4. Observability before incidents, not during

The single biggest predictor of how a system survives an incident is whether the operator can see what's happening right now. Not yesterday's logs. Now.

Three panels: structured logs threaded by request-id, latency p50/p95/p99 lines, and error rate bars per dependency.
Structured logs, latency percentiles, error rate per dependency. The minimum viable trio.

The minimum viable trio:

  • Structured logs with a request-id propagated through every service touched
  • One latency dashboard with p50 / p95 / p99 per route, refreshed in seconds
  • Error rate per dependency, not just per service — so you know which downstream is the problem before users do

Add this before you have the incident.

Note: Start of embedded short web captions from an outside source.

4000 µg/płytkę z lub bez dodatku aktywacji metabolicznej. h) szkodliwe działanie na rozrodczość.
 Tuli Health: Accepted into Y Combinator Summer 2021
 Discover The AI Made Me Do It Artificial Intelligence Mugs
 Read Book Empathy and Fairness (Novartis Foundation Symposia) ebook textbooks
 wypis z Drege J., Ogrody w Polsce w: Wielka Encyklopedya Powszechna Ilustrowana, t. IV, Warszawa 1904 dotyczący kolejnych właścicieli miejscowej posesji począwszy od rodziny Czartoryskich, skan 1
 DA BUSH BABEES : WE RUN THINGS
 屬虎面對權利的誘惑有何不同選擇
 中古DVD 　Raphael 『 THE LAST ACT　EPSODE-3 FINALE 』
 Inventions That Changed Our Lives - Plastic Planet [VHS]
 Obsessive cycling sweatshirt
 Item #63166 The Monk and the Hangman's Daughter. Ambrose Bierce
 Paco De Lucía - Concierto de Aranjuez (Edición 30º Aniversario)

The pattern I've seen kill teams: rolling out fancy distributed tracing two weeks after a P0, while the lessons are still in postmortem format.

5. If it doesn't move a metric, don't ship it

Every system I've owned shipped with a number attached. Throughput +30%. Manual processing −70%. Loan approval time −50%. 35+ enterprise integrations live.

Not because metrics make engineers feel important. Because the discipline of choosing a metric before you start coding forces you to know what "done" means. Every one of those numbers existed in a spec before the first line of code did. The code was the cheap part. The agreement on the metric was the expensive part.

A three-stage flow: define the metric first, then write code, then measure against the same number.
The metric exists before the first line of code.

The corollary: if you can't articulate the metric, you don't understand the work yet. Go back and ask.

Six years compresses to this: code is the easy part. The hard part is the discipline you build around the code — boundaries, idempotency, retries, observability, metrics — that lets the code keep working when the world gets noisy.

Everything else is a tool to serve that.